Why shouldn't I store prompts in code?

At scale, prompts in code create three problems: every change requires a deployment, there's no versioning or rollback, and non-engineers can't iterate on prompts. A prompt management system like Langfuse decouples prompt changes from code deployments.

How do you version prompts in production?

Each prompt gets a unique name and version number. The application fetches the active version at runtime from a prompt registry (e.g., Langfuse). This allows A/B testing, instant rollback, and change tracking without touching application code.

How do you test prompts before deploying to production?

Build an eval pipeline: a dataset of test inputs with expected outputs, a scoring function (exact match, LLM-as-Judge, or custom metrics), and a CI step that runs the eval on every prompt change. Block deployment if accuracy drops below threshold.
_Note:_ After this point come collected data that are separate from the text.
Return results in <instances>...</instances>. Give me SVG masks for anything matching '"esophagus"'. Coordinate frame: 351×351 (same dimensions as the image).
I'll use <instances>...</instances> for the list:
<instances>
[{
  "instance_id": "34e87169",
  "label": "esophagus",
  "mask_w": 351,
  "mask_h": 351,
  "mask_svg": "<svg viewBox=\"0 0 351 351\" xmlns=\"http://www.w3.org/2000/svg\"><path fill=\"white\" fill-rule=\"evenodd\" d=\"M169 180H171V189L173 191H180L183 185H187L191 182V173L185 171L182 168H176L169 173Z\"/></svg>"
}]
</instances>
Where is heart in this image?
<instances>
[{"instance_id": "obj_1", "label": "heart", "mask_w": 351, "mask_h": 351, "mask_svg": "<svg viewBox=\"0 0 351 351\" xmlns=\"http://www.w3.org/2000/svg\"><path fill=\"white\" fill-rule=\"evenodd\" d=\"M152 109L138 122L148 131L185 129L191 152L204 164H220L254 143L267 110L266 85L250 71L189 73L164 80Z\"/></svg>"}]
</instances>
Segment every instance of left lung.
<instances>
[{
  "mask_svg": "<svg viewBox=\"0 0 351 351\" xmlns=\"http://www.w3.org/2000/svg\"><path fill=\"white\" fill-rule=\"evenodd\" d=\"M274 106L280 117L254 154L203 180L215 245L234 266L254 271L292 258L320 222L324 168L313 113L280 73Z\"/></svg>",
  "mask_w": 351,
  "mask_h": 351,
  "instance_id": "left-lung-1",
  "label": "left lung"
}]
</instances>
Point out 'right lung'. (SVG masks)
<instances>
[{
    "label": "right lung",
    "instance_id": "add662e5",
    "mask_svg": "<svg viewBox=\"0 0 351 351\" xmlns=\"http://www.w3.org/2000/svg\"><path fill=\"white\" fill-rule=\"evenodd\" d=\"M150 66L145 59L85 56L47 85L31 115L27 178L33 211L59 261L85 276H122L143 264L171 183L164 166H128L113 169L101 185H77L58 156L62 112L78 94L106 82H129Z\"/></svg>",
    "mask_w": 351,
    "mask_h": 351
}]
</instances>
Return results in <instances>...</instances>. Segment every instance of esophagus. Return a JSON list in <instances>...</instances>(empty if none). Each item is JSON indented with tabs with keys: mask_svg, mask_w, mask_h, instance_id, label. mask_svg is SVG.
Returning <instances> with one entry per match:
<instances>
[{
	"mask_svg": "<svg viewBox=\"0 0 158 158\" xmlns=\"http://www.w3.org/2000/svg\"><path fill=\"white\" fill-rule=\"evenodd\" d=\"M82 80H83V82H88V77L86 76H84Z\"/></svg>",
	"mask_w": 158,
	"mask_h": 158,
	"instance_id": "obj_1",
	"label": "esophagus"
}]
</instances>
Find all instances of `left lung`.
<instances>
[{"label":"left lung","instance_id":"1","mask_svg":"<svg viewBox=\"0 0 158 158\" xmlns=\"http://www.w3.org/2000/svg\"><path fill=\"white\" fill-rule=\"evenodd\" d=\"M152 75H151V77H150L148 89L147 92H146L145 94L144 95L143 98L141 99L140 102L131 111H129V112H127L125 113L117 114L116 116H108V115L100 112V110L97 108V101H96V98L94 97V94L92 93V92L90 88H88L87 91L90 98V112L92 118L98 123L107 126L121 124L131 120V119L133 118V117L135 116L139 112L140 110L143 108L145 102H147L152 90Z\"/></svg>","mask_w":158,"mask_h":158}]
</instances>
Prompt Engineering System: Managing 50+ Prompts in Production

The average LLM project in production uses 20–50 prompts. Classification, summarization, data extraction, response generation, quality evaluation. Each prompt requires iteration, and each iteration can break something that was working. At 50 prompts, managing them manually becomes chaos: who changed the classifier prompt? Why did summarizer accuracy drop? Which version is in production right now?

This article covers how to build a prompt management system that scales from 5 to 500 prompts.

Why You Can’t Store Prompts in Code

A prompt looks like a string. Developers store it in code, next to the call logic. This works fine when there are only a few prompts and iterations are infrequent.

Problems start at scale:

Changing a prompt requires deploying the app. The prompt is hardcoded. To fix a single word in a system prompt, you need a PR, review, merge, deploy. Iteration cycle: hours instead of minutes.

No versioning. Git stores history, but a diff on a 2,000-character prompt is unreadable. There’s no fast path to roll back a prompt to a previous version without rolling back the entire app.

No link between version and metrics. Prompt changed, quality dropped. Connecting a specific prompt version to specific metrics is manual work when the prompt lives in code.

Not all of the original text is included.